‘These fires are so ferocious’: Mass evacuations underway in Australia due to wildfires

ADELAIDE (NEWS 1130) – It appears the worst is about to come true. Fears of strong winds and extreme temperatures have forced one of the largest evacuations in Australian history as wildfires continue to rage across the country.

“It’s genuinely terrifying,” Gabby Marchant, a reporter with the Australian Broadcasting Corporation based in south Australia, tells NEWS 1130. “Huge areas along the southeastern coast of Australia … that is the area that has been most impacted by these fires, though there have been fires everywhere.”

She describes the situation as unprecedented, and says what’s been predicted has “come to pass.” On Kangaroo Island, which is just off the south coast of Adelaide, for example, evacuation centres have been set up. However, it may have been too late for staffers at a local resort who were trapped by a rapidly moving fire.

“At this stage, it seems like those people have survived, but with these sorts of fires, we’re told that it is very dangerous,” she explains. “The radiant heat can kill you if you are not in a protected area. We just don’t even know what we will find in the morning.”

Firefighters have been escorting convoys of evacuees as more than 200 fires threatened to close roads.
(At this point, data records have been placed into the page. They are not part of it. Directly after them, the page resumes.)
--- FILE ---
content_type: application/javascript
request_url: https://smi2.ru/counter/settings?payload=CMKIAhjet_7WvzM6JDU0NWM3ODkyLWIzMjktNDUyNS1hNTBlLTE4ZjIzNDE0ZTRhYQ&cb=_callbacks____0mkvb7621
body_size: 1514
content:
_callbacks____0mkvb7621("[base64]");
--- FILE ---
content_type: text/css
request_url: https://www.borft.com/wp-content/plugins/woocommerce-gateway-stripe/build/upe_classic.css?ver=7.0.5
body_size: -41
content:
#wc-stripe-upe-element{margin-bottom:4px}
There are more than 200 wildfires burning across Australia. Fires have devastated communities and wildlife around the country, and even prompted one of the larges evacuations in Australia’s history. (Courtesy MyFireWatch)

They navy, meantime, has been deployed to rescue those forced to shelter from the flames on beaches.

The wildfires aren’t just impacting the people who live in Australia, either. The impact on wildlife has been devastating, and something that has hit Marchant hard.

“There has been such a loss of wildlife, of livestock,” she says. “Horrifying pictures of kangaroos, like little joeys, that have been burned to death, and thousands and thousands of cows and horses that have just had to be abandoned because the fires have moved so quickly.”

FIEL – In this image made from video taken on Dec. 22, 2019, and provided by Oakbank Balhannah CFS, a koala drinks water from a bottle given by a firefighter in Cudlee Creek, South Australia. Thousands of koalas are feared to have died in a wildfire-ravaged area north of Sydney, further diminishing Australia’s iconic marsupial, while the fire danger accelerated Saturday, Dec. 28, 2019 in the country’s east as temperatures soared. (Oakbank Balhannah CFS via AP, File)

Hot weather and strong winds in the forecast this weekend are expected to worsen the devastating wildfires, which have claimed at least 19 lives. The weather has raised Australia’s fire danger after an already-early start to the season. This summer’s blazes are currently the worst on record, and about five million hectares of land have burned.

“We’ve now gotten to the point where there are emergency warnings — which is the highest level of warning that you can have, that’s basically the fire is un-defendable, it is out of control, you are in danger you must seek shelter, it is too late for you to try to leave — I think we’ve currently got them in place for at least four states,” Marchant explains. “So Victoria, South Australia, New South Wales, and Tasmania, and this scene has just been repeated again and again at the same time for thousands and thousands of people.”

Smoke from the wildfires has also choked air quality in much of the country, turning the skies into a near-nighttime darkness in the areas hardest hit by flames. Many images show towns decimated and people packing up their lives under bright red skies, which can only be compared to scenes from an apocalyptic movie.

“These fires are so ferocious,” Marchant says, adding there’s almost been a kind of “stripping away of modernity.”

“For parts of Australia, it has felt like we are in a sort of war. We don’t have access to the things that we’re so used to in the modern world, and there’s been a breakdown of the things that you come to expect in sort of a modern country,” she says, adding it’s been a “sobering time” for everyone in the country.